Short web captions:

# # # # # # #

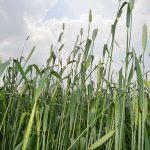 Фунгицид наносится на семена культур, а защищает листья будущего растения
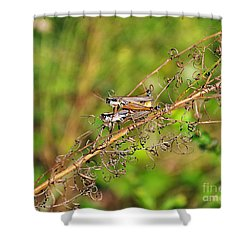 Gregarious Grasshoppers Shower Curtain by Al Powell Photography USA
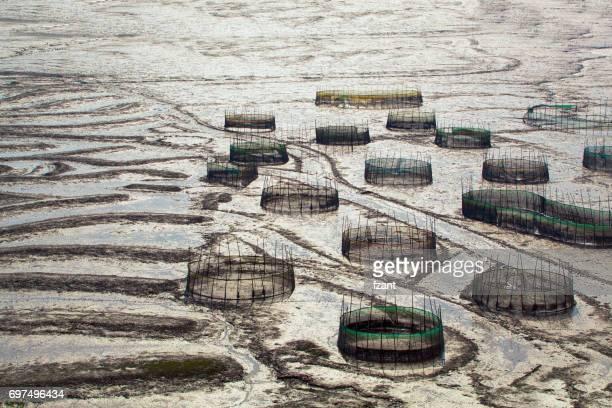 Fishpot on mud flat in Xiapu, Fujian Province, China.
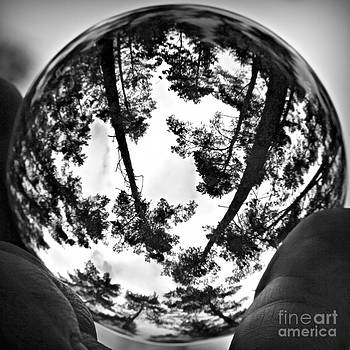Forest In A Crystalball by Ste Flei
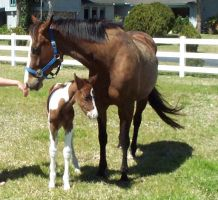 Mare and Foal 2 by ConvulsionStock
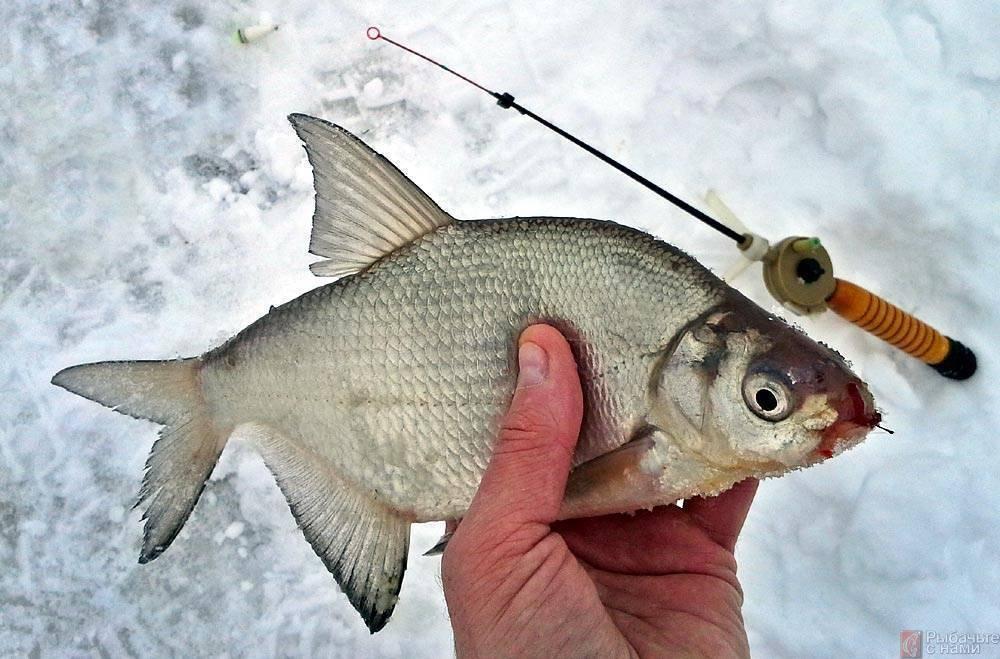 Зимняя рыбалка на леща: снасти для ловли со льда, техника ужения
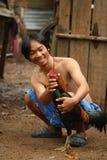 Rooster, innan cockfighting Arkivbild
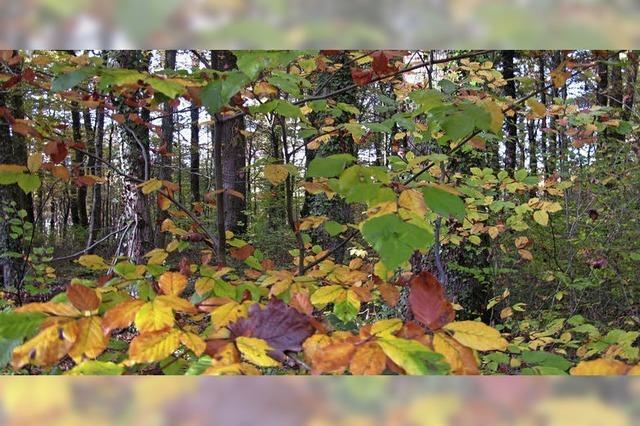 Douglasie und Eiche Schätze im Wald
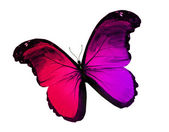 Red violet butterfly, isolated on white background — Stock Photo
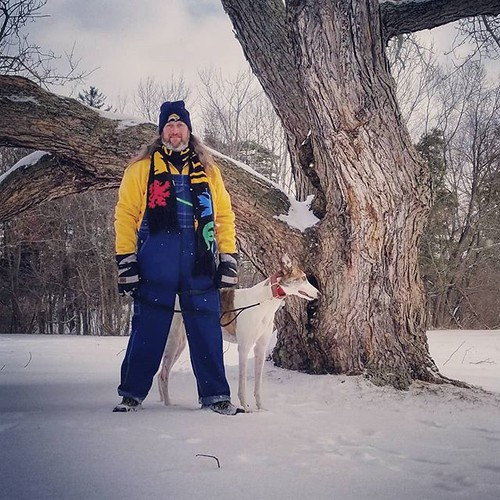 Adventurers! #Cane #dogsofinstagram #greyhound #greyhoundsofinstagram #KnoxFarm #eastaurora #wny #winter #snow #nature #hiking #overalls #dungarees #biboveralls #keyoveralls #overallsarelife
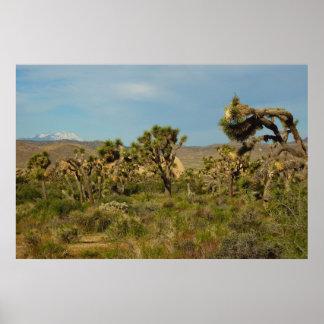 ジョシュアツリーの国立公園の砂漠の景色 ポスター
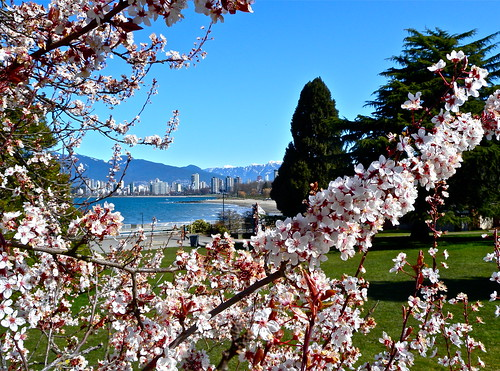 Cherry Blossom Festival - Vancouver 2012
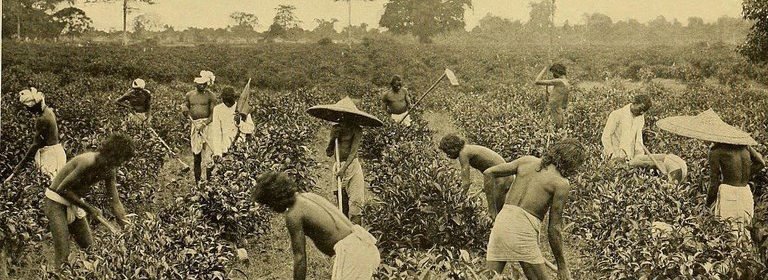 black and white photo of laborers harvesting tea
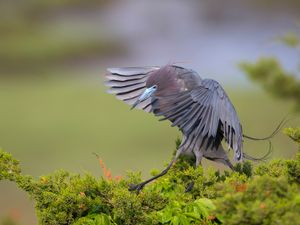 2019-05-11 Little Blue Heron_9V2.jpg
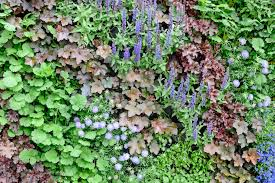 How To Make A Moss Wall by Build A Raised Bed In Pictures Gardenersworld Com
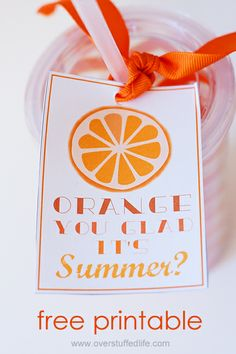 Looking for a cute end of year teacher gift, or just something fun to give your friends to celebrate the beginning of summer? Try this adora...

# # # # # # #

Exercise instructions:
Every line above goes into your copy exactly; no images go in.

Task result:
 Фунгицид наносится на семена культур, а защищает листья будущего растения
 Gregarious Grasshoppers Shower Curtain by Al Powell Photography USA
 Fishpot on mud flat in Xiapu, Fujian Province, China.
Forest In A Crystalball by Ste Flei
 Mare and Foal 2 by ConvulsionStock
 Зимняя рыбалка на леща: снасти для ловли со льда, техника ужения
 Rooster, innan cockfighting Arkivbild
 Douglasie und Eiche Schätze im Wald
 Red violet butterfly, isolated on white background — Stock Photo
 Adventurers! #Cane #dogsofinstagram #greyhound #greyhoundsofinstagram #KnoxFarm #eastaurora #wny #winter #snow #nature #hiking #overalls #dungarees #biboveralls #keyoveralls #overallsarelife
 ジョシュアツリーの国立公園の砂漠の景色 ポスター
 Cherry Blossom Festival - Vancouver 2012
 black and white photo of laborers harvesting tea
 2019-05-11 Little Blue Heron_9V2.jpg
 How To Make A Moss Wall by Build A Raised Bed In Pictures Gardenersworld Com
 Looking for a cute end of year teacher gift, or just something fun to give your friends to celebrate the beginning of summer? Try this adora...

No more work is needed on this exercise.